Looking at the English keyboard and the English digraphs, it doesn't seem like the coverage is that well optimized. We are currently capturing 8.65% of the digraph weight, but just getting the top-5 would account for 5% by itself.
I also feel like distance travelled is the wrong (or an incomplete) metric. Change in direction seems like a good proxy for mental or physical effort. To take it to an extreme, I'd be very satisfied with a keyboard that had me move my thumb in a circle as on the original iPod, provided it just read my mind and inputted the right text. That's extreme distance but little effort.
https://pi.math.cornell.edu/%7Emec/2003-2004/cryptography/su...
See also: https://en.wikipedia.org/wiki/Typewise
+---------+---------------+-----------+-------------------------------------+
| Digraph | Frequency (%) | Adjacent? | Pair on Keyboard |
+---------+---------------+-----------+-------------------------------------+
| TH | 1.52 | Yes | T is right of H |
| HE | 1.28 | No | Separated by O and [Space] |
| IN | 0.94 | Yes | I is top-left of N |
| ER | 0.94 | Yes | E is below R |
| AN | 0.82 | No | A is bottom-center; N is top-right |
| RE | 0.68 | Yes | R is above E |
| ND | 0.63 | No | N is top-right; D is bottom-right |
| AT | 0.59 | No | Separated by [Space] and S |
| ON | 0.57 | No | Separated by H and T |
| NT | 0.56 | Yes | N is top-right of T |
| HA | 0.56 | No | Separated by [Space] |
| ES | 0.56 | No | Separated by [Space] |
| ST | 0.55 | Yes | S is below T |
| EN | 0.55 | No | N/E are on opposite sides |
| ED | 0.53 | No | E is center-left; D is bottom-right |
| TO | 0.52 | No | Separated by H |
| IT | 0.50 | Yes | I is above T |
| OU | 0.50 | Yes | O is below U |
| EA | 0.47 | Yes | E is top-left of A |
| HI | 0.46 | Yes | H is below-left of I |
| IS | 0.46 | No | Separated by T |
| OR | 0.43 | Yes | O is below R |
| TI | 0.34 | Yes | T is below I |
| AS | 0.33 | Yes | A is below-left of S |
| TE | 0.27 | No | Separated by H and [Space] |
| ET | 0.19 | No | Separated by H and [Space] |
| NG | 0.18 | Yes | N is above G |
| OF | 0.16 | Yes | O is below F |
| AL | 0.09 | Yes | A is right of L |
| DE | 0.09 | No | E/D are distant |
+---------+---------------+-----------+-------------------------------------+I agree that distance is not a great metric. The maximum travel distance on a smartphone screen is already tiny. I'd say the best metric is accuracy or lack of amibiguity, something like average confidence level that any given swipe means a particular word and not another. (This is assuming swipe-based word entry, which I much prefer to anything tap-based.)
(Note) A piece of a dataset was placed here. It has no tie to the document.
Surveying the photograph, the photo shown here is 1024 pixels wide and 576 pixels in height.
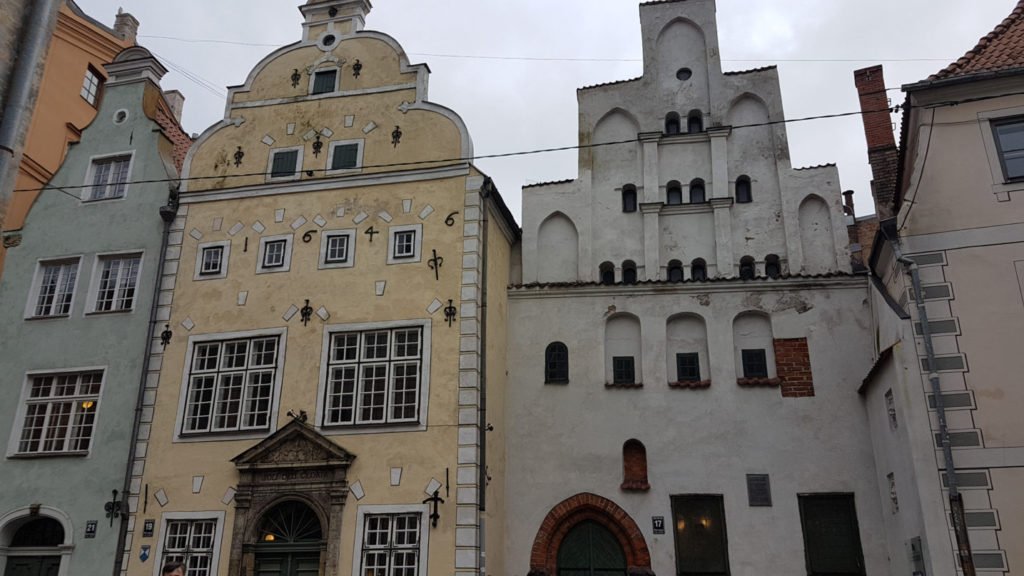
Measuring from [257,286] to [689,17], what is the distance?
13194mm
> distance travelled is the wrong (or an incomplete) metric.
Indeed, most of these keyboard algorithms use only plausible useful metrics and only plausible real text (like, how many designs account for the fact that you make typos and need to correct them, is backspace location accounted for? What about symbols?)